But that's not because there is any issue with VLAs. The issue is that C concepts are stupid, but nobody fixes the roots of the issues.
If you put something of variable length (a VLA) into something with limited static length (the "stack") it will explode. That's nothing new and nothing special or exclusive to VLAs. Actually, exactly this is one of the main issues with the bad C design since inception: It does not do bound checks (especially no static ones; as this would require proper depended typing for safe VLAs). Out of bound access will just "explode" as always in C (likely leaving a nice security crater).
To be honest I don't get why we're still stuck with the stack / heap nonsense. There is not stack (or heap).
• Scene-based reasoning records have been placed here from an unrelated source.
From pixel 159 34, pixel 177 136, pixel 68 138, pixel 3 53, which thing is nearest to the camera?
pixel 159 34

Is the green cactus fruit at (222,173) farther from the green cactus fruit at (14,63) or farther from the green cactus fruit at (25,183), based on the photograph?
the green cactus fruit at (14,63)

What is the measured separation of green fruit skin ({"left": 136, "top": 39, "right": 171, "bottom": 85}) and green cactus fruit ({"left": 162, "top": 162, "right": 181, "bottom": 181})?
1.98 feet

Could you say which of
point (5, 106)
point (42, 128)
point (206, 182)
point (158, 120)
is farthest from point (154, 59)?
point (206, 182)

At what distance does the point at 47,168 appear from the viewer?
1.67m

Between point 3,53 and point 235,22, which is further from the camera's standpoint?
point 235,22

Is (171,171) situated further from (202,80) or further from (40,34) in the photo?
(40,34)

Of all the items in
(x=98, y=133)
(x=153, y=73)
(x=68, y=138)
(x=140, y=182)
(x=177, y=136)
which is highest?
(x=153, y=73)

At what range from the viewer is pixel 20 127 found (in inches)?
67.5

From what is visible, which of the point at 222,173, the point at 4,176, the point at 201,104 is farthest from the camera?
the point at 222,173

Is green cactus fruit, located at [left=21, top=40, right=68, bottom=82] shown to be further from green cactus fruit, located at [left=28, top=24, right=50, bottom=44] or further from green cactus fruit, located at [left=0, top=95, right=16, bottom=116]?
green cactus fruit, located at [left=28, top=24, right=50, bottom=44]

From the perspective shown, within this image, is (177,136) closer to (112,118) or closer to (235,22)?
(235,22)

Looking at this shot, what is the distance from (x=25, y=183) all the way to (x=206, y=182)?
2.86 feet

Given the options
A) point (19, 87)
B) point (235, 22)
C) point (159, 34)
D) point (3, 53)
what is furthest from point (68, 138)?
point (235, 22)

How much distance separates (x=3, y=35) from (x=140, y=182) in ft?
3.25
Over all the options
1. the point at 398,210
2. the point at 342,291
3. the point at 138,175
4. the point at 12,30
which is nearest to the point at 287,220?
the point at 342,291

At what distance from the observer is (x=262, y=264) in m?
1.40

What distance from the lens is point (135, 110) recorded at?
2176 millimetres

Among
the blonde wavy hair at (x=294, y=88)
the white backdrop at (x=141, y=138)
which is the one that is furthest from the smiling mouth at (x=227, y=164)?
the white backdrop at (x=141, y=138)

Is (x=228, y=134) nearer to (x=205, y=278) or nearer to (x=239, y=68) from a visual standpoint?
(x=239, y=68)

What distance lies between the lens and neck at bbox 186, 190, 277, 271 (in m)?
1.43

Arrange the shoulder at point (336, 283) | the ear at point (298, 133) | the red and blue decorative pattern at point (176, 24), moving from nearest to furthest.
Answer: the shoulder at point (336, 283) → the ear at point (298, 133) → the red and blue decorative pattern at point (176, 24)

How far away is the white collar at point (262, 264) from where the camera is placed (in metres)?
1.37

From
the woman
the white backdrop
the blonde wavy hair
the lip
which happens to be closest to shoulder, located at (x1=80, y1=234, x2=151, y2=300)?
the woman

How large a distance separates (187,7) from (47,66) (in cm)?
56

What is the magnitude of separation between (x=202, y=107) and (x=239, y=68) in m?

There is only memory.
What would be much more interesting would be direct control over the caches… Instead we still use the pure fantasy products "stack" and "heap" which are actually irrelevant (as they don't exist in the end).
There is nothing "special" about "stack" memory. That's just a very primitive region based automatic memory allocator backed into the C runtime!
The whole "using registers" thingy in context of "stack" is also just fake by now. You don't use HW registers—but some virtualization of them presented to you by the VM that runs inside the CPU. So you don't control register allocation anyway! So this could be made completely transparent without any impact. (The VM inside the CPU does the actual register allocation fully automatic. Presenting the "faked virtual ISA registers" to the outside world just to make "legacy" code happy).
Why isn't it possible that the updates aren't as good as the people who wrote them thought they were?